Bijection from set of equivalence classes to $\mathbb R$

Question

In $\mathbb R[X]$, define an equivalence relation ~ by $P_1$~$P_2$ if $P_1-P_2$ is divisible by X.

I have shown that $X$ is an equivalence relation.

Let $\mathscr Q$ denote the set of equivalence classes of ~ in $\mathbb R[X]$.

I now have to find an explicit bijection $\mathscr Q \to \mathbb R$. Any help would be appreciated.

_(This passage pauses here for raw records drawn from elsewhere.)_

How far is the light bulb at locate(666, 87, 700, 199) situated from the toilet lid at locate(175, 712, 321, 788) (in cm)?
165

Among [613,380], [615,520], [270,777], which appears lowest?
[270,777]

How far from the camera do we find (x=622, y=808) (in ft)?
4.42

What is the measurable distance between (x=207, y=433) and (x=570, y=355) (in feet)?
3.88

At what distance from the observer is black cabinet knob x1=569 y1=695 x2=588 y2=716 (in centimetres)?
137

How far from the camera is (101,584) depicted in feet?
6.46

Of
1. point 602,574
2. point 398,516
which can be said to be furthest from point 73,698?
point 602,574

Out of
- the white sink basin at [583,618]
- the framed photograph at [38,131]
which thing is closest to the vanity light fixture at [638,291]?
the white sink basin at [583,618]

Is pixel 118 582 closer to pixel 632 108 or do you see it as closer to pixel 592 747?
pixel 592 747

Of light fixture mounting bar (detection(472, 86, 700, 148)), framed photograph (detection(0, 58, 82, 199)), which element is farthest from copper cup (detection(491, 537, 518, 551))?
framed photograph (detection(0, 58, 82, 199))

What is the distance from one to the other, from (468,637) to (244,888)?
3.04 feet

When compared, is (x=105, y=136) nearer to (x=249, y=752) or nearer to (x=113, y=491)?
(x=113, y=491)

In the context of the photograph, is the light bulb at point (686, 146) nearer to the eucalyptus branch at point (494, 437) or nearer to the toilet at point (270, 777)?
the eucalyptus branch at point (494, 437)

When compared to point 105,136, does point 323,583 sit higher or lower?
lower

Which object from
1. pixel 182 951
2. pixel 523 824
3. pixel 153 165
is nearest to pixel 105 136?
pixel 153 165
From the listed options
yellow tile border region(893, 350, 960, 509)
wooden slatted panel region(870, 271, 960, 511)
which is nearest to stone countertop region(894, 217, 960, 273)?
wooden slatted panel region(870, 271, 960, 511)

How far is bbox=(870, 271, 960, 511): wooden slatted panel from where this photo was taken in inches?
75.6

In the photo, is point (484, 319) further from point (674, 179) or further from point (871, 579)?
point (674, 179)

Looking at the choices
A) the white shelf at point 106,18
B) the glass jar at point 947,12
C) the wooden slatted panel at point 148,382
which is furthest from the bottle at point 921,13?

Thanks.

Answer 1

Hint $ \ \rm x\mid p\!-\!q\!\iff\! p\equiv q\pmod{\! x}.\, $ $\rm\, p(x)\equiv p(0)\pmod{\! x},\,$ so $\rm\ p\sim q\!\iff\! p(0) = q(0).$

So the class of $\rm\,p\,$ consists of every polynomial with the same constant term $\rm\,p(0).\,$ A natural choice of representative is the "simplest" (lowest degree) element, i.e. the constant polynomial $\rm\,p(0).$

Remark $ $ If perchance you already know about quotient rings and evaluation homomorphisms of polynomial rings then you should examine this problem from that perspective, noting that $\rm\,p(0)\,$ is the result of applying the evaluation hom $\rm\,x\mapsto 0\,$ to $\rm\,p(x).$ Then, applying the First Isomorphism Theorem lifts our set-theoretic isomorphism to a ring-theoretic isomorphism $\,\Bbb R[x]/(x)\cong \Bbb R$

Answer 2

Hint:

Define a map

$$\phi:\Bbb R[x]\to\Bbb R\;,\;\;\phi(p(x)):=p(0)$$

The nicest thing of the above is that $\;\phi\;$ is a ring homomorphism...

Answer 3

Here is a hint for DonAntonio's hint:

Note that if $f\sim g$ then $f(0)=g(0)$. Use this to prove that the map $[f]/\sim\mapsto f(0)$ is well-defined, and it is a bijection.

Answer 4

We have $P_1\sim P_2\iff x|(P_1-P_2)\iff \exists Q$ such that $P_1(x)=xQ(x)+P_2$ and by the Euclidean division we have $$P_1(x)=xQ(x)+P_1(0)$$ hence $$P_1\sim P_1(0)$$ Can you see now the bijection?